> _Request A_
Answer these questions using the ldmsd hostname issue thread:
(i) Which project is named as a contrast to ldmsd, which does not re-read its config file after initialization?
(ii) What does error code 97 mean?
(iii) According to the reply that proposes moving the resolution logic, when is host name resolution currently happening?
> _Request B_
Please retype the ldmsd hostname issue thread, everything from "Our failures tend" down to "the hostname check.".
> _Request C_
Extend the ldmsd hostname issue thread with the next message in the discussion.

> _Text under study_
== Segment start ==

Open johnstile opened 3 weeks ago
@johnstile given that in some scenarios dns failures/network failures are temporary, why kick it out of the list instead of simply retrying later?
I agree that crashing is not an option.
Our failures tend to be permanent (at least over the span of the process lifetime), but I agree that it might be better to keep it in the list and keep trying.
We started working on a simple patch to skip the config line in the case of that particular error, but it's kind of unsatisfying as that error code might be returned for some related but not identical reason.
The evaluation of the config file is implemented in a way where the config file is not re-read after the initialization (unlike projects like samba).
This has the benefit that the vulnerability only exists when ldmsd starts, and a dns issue after initialization will leave ldmsd running, and it will try again, as recommend.
I would be satisfied if the ldmsd would simply skip the hostname check.
I have a dumb patch so that we can survive right now, but it is a hack.
From ldms/src/ldmsd/ldmsd_config.c, in __process_config_file, when xprt.rsp_err == 97, it calls goto next_req;
I'm not sure if this is the best error code to return from this function.
Error code 97 - Address family not supported
Created a pull request
@jstile-lbl I don't think we want to skip the request. I think we want it to add the producer so that the normal producer retry logic will attempt to reconnect. The issue here is that the resolution of the host name is happening at config time, not at connect time. To really fix this, I think we need to move the resolution logic to the connect path. @nichamon, can you take a quick look at that?
@nichamon, can you take a quick look at that?
Yes, I'm wrapping up my current item, and this will be next on my list.
Since we aren't going to exit when the hostname can't be resolved, would the solution be to not run the hostname check?

== Segment end ==

> _Data section_
== Segment start ==

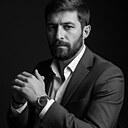 Знакомства: Алик, 36 лет, Череповец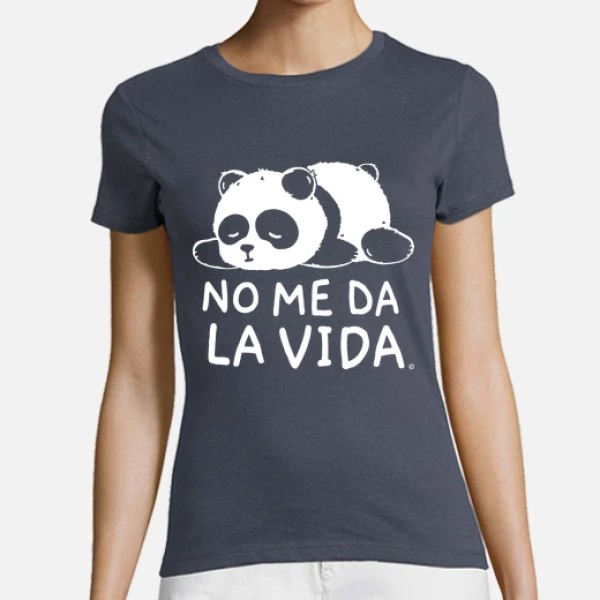 No me da la vida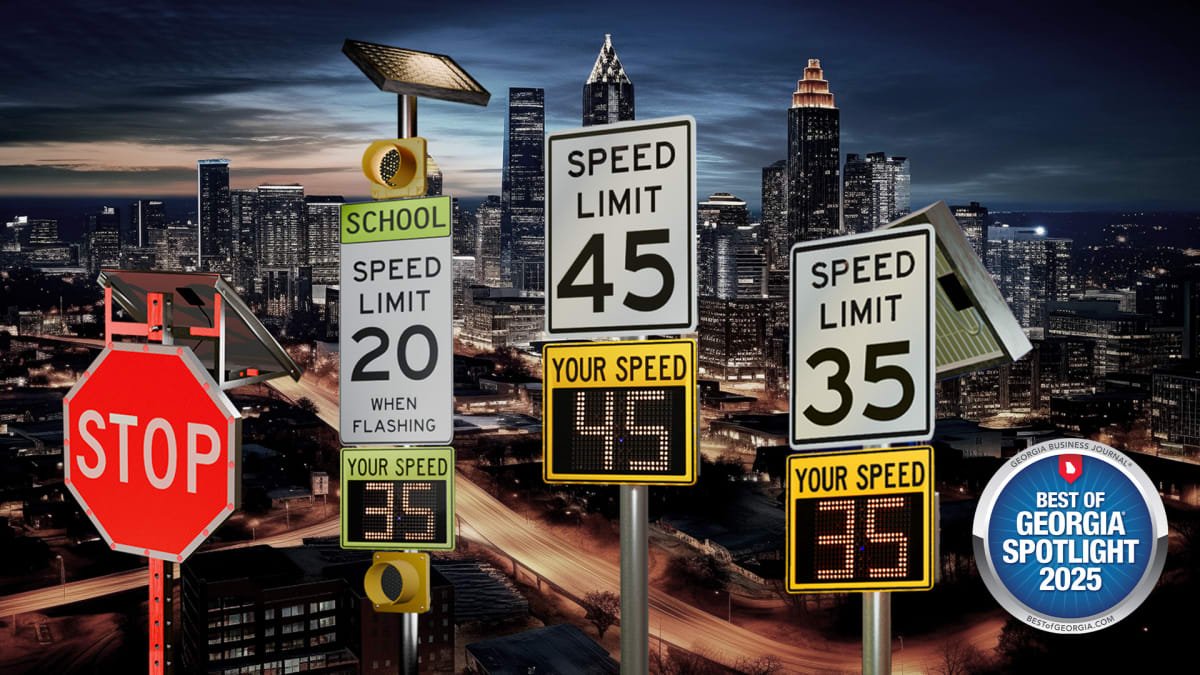 Meet the MVPs Making Roads Safer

== Segment end ==

> _Result A_
(i) Samba.
(ii) Address family not supported.
(iii) At config time, not at connect time.

> _Result B_
Our failures tend to be permanent (at least over the span of the process lifetime), but I agree that it might be better to keep it in the list and keep trying.
We started working on a simple patch to skip the config line in the case of that particular error, but it's kind of unsatisfying as that error code might be returned for some related but not identical reason.
The evaluation of the config file is implemented in a way where the config file is not re-read after the initialization (unlike projects like samba).
This has the benefit that the vulnerability only exists when ldmsd starts, and a dns issue after initialization will leave ldmsd running, and it will try again, as recommend.
I would be satisfied if the ldmsd would simply skip the hostname check.

> _Result C_
@jstile-lbl We still want to validate hostnames, but we're going to move this check from config parsing time to the connection phase before connecting to the client. This means ldmsd won't fail during startup due to unresolvable hostnames. In the connection phase, ldmsd will print an error message if the hostname cannot be resolved and try to resolve the hostname again at the next reconnect interval.
@jstile-lbl We have to convert (resolve) a "dns-name" to an ip-address. It is something that we have to do at some point or we can't connect.
So what we are discussing doing is moving that resolution (hostname --> Ip-address) from the configuration path to the connect path. This would delay the notice of silly hostname errors, but improve resilience to DNS failures. We might do both, i.e. log a warning at configuration time, and then log errors at connect time.
@jstile-lbl, @nichamon just to be clear...it's not a "validation", it's a conversion/resolution. It has to be done or we can't connect.
@tom95858 @nichamon can we leave a 'check and warn' of hostnames at parse time so that issues are discovered sooner at startup? I agree that rewarning at connect time, but please let's not have it warn on every retry.
ldmsd aggregator dies when a hostname of a sampler node can't be resolved
I would like for ldmsd to continue working and simply kick the bad host out of the list.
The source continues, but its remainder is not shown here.